Le deuxième volet de la série de Joe
Travers s’appelle Joe’s Domage.
Il ne regroupe qu’une session de
répétition du Grand Wazoo. Et n’a probablement
d’intérêt véritable que pour une vingtaine de
hard-core fans. L’orchestre travaille, reprend certains passages
difficiles sous la houlette de Zappa, se trompe, recommence. Trois
titres sont ainsi passés en revue durant près d’une
heure. Là encore, on peut se demander ce qui motive Joe Travers.

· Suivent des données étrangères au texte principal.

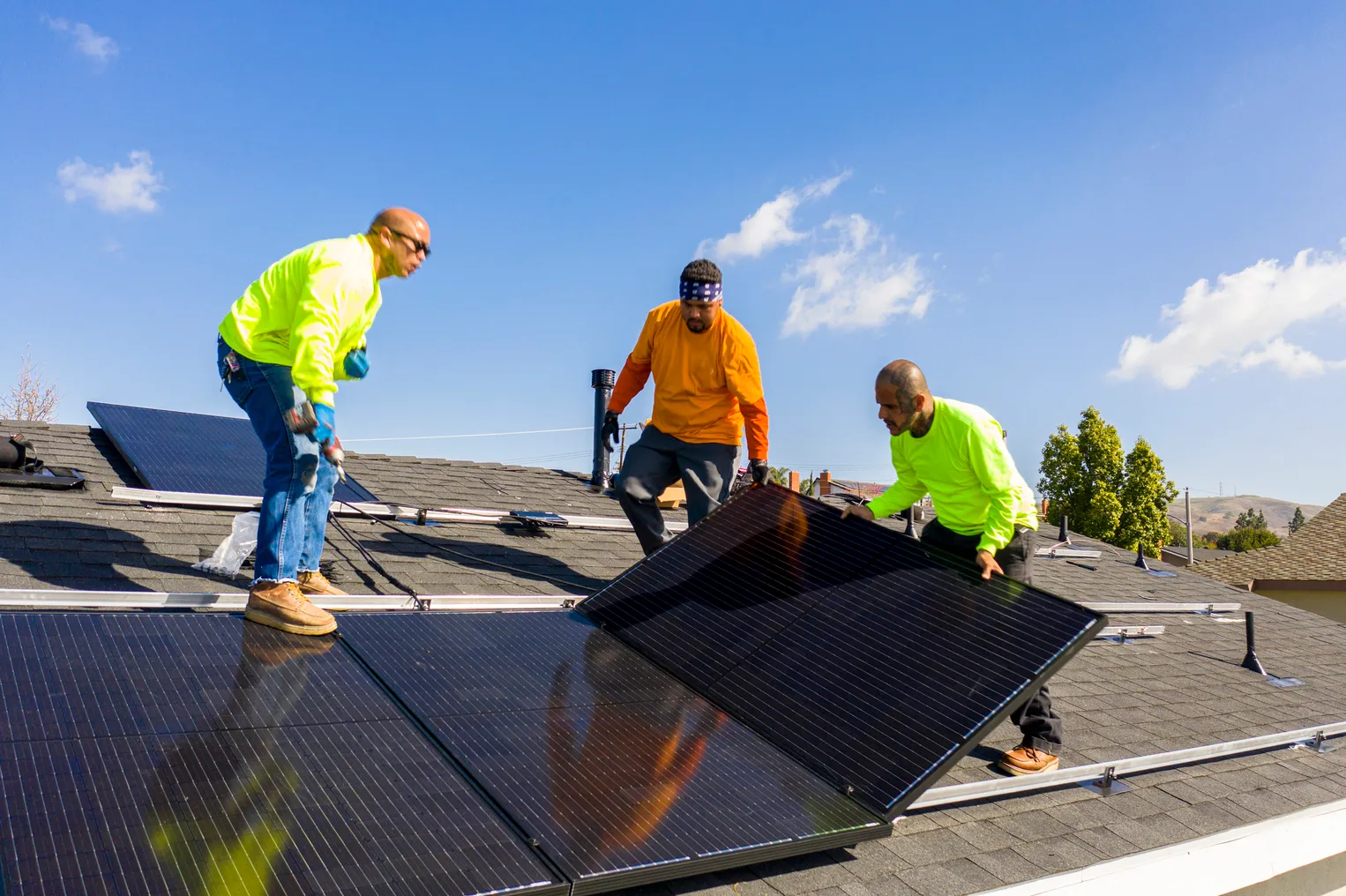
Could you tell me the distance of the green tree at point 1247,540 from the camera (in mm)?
83625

Comment séduire une nouvelle frange d’auditeurs avec de
pareilles chutes ? La formation de scène du Grand Wazoo n’est
toujours pas représentée sur disque plus de trente ans
après – elle est très différente de celle qui
enregistra l’album. C’est elle qui présenta « Approximate
», « Greggery Pecary », « Regyptian Strut
»… L’intégralité de leurs concerts se trouve encore
dans leurs boîtes. Personne n’y a plus touché.

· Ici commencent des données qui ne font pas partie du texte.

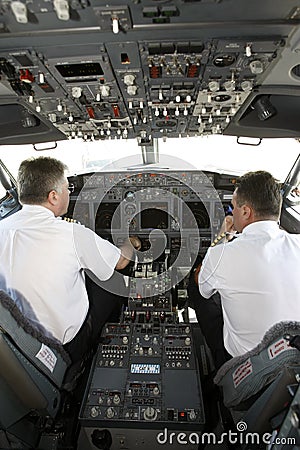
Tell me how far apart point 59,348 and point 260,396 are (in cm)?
90

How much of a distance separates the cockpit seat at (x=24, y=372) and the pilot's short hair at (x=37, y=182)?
657 mm

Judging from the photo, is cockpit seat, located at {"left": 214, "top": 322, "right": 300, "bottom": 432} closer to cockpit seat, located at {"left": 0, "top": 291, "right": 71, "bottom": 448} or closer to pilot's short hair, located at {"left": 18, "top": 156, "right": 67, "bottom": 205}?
cockpit seat, located at {"left": 0, "top": 291, "right": 71, "bottom": 448}

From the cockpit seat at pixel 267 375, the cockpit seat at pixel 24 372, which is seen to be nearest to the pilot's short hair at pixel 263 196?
the cockpit seat at pixel 267 375

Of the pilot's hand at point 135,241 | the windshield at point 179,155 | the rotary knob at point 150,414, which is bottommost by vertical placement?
the rotary knob at point 150,414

Ne serait-ce qu’avec les archives live de Zappa, toute période
confondue, une quarantaine de disques pourraient voir le jour avec une
qualité semblable à celle de Roxy & Elsewhere. Et
depuis dix ans, il faut bien reconnaître et déplorer un
véritable gâchis. Pourquoi ne pas ouvrir également
la boîte qui contient la version préparatoire de We’re
Only In It For The Money ? Un tiers de ce matériel n’a pas
été édité sur le disque. Il devait
être présenté sur un coffret anthologique des
Mothers que Zappa a projeté de faire paraître dès
1968 : douze disques ! La moitié est encore inconnue du grand
public. Les héritiers de Zappa prétendent que sa musique
n’a plus assez d’impact pour justifier des frais lourds de publication.

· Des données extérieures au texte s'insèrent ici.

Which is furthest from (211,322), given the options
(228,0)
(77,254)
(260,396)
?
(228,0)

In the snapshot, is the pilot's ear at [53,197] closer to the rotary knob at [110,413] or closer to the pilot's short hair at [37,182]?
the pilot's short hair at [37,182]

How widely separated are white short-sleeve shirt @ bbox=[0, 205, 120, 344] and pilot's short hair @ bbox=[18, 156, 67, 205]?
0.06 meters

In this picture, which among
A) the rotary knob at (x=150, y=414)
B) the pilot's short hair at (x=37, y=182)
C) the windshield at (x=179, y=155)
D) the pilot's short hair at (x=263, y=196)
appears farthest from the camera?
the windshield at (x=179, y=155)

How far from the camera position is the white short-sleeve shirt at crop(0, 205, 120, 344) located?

Tout ça nous ramène encore au pied du mur ; aux
désastres de Läther, de Uncle Meat, aux bagarres de Zappa
tout au long de sa vie. Les parutions récentes ressemblent
à une pioche au hasard, sans plus aucune direction commerciale ;
un live de temps en temps, un autre fond de tiroir… Il faudrait un fou
semblable à Zappa pour reprendre le scalpel et se plonger dans
l’avalanche d’archives sans être effrayé. Il faudrait que
les héritiers accordent un peu de confiance aux fans. Il
faudrait que les choses changent. Par la faute des conditions
actuelles, non seulement il n’y a plus aucun espoir d’élargir
l’auditoire de Zappa, mais il ne cesse de baisser depuis sa
disparition. Selon le proverbe, il n’est jamais trop tard… Pas
sûr. La musique de Frank Zappa mérite un autre sort.